Elaine Goldie avatar

Elaine Goldie

I have been struggling with poor mental health for 18 years. Around 2005 I passed my driving test and over the next couple of years the weight piled on, over 4 stones of it! My face shape changed and I developed a buffalo hump. In 2013/14 I was sent to hospital with palpitations and my GP told me that if I thought the depression meds I was taking at the time was causing the palpitations I should stop taking them. The result was a major mental breakdown, almost causing me to lose some of my closest friends due to paranoia and mood swings. I was started on new antidepressants and felt much better, even coped being diagnosed with and treated for breast cancer in the next few months. Still nothing changed with my weight, no matter what diets I tried I couldn't lose more than 7lbs. My anxiety continued to worsen and my ability to cope with stress was nonexistent, I overshare, overtalk and write too much.
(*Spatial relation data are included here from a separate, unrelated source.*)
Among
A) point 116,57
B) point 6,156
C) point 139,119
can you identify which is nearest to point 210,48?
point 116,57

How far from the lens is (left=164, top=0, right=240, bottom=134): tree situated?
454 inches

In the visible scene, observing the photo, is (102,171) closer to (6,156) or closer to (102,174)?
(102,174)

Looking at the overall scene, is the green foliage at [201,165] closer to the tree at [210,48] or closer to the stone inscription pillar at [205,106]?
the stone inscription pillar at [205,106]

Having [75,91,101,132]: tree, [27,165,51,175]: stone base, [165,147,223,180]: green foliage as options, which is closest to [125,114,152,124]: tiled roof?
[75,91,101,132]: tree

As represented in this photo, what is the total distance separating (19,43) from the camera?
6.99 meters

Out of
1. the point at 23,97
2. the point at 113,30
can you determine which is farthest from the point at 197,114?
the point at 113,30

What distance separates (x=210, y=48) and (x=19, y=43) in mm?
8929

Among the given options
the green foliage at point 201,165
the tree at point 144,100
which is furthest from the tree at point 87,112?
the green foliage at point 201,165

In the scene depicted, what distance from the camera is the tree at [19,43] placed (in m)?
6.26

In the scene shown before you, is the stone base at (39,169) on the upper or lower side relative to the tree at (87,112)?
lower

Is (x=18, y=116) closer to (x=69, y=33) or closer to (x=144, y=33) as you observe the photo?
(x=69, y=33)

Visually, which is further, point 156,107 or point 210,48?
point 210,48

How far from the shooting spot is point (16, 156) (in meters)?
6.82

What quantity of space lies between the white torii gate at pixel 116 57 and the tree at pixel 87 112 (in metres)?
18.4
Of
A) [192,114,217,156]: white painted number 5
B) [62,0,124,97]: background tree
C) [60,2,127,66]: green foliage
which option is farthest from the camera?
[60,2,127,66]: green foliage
After an incident at work this summer I had another huge breakdown, my GP told me to go for walks and do online CBT. But I knew there was something physically wrong. I plugged all my symptoms, from sore feet to fat middle, horrific mental health issues to general weakness into Google and was presented with Cushing's. After all these years something made sense, I approached my GP and asked to be tested- cortisol was high end of normal and they failed to ask for sugars, had to fight for further testing "as we all get fat". Next tests came back with high cortisol (757) and I was pre-diabetic (45)- took almost a week to even get the GP to look at my results, but now I have a referral. If this isn't Cushing's I don't know what it is, so now I'm praying for a brain tumour, just so I have the hope of getting better eventually!!